What is their network like? What training or industry events do the recruiting partners attend? Who do they know? My team is expected to allot 25 hours per year to industry trainings or events — TechCrunch, LinkedIn Connect, webinars, manufacturing summits, etc. These events are valuable for recruiters; their participation in them (or lack of) speaks to how involved they are with the evolving industry they support.

Test them. Give them a “white board” problem to solve. Give them a requisition and ask them to come back with three to five profiles of candidates they think might fit the role you provided. Test their domain expertise and how well they know your needs. If they don’t impress you with the profiles they share, they are not right for the job.

More Elon Musk. Here’s a fun question for a potential partner: “If LinkedIn did not exist, how would you approach search?”
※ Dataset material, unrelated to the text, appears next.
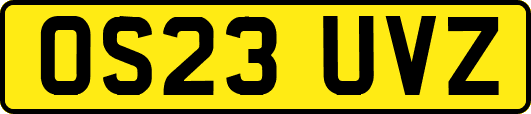 OS23UVZ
Look for creativity here. Elon hired his SpaceX lieutenants without LinkedIn Recruiter. He researched a directory of Stanford’s upcoming grads, got in touch with them, offered them internships, and then hired them. By the way, he only called the most impressive graduates. He inquired and ran references with their professors before reaching out to them. This is true search. This is the kind of creativity you ought to look for with a recruitment firm that desires to support you.

Its process. Simply ask, “What will your recruitment process be from the moment I hand you a new requisition?” Unfortunately, most firms won’t have a systemic approach towards search assignments. But good firms do. Look for those firms.

Actionable talent data and reporting. A good firm acts as a partner. It uses data to drive recalibrations and recommend new ideas related to search assignments. For us, the use of data has often shifted salary bands to more accurate market ranges, or at times data has opened the opportunity to explore candidates out of state when that wasn’t initially an option. Data is powerful. A good firm should talk data, always.

References. Ask, “Can I speak with two or three of your current clients about your work?”

If you’re going to do one thing on this list, do this one! The best and most accurate references for any recruiting partner are existing clients. If they can’t produce references, it’s not a good sign.

Domain expertise. The days of general staffing recruiters are long gone. Hire recruitment experts that know your space, your competitors, and your industry, in general. Any recruiting partner that can deliver fast and effectively will have domain expertise. Smart companies hire smart and partner smart. Be one of those companies. Recruitment partnerships have never been more important than today — this is true for all sizes, and all industries. Be selective and partner intelligently. Start engaging outside recruitment firms proactively.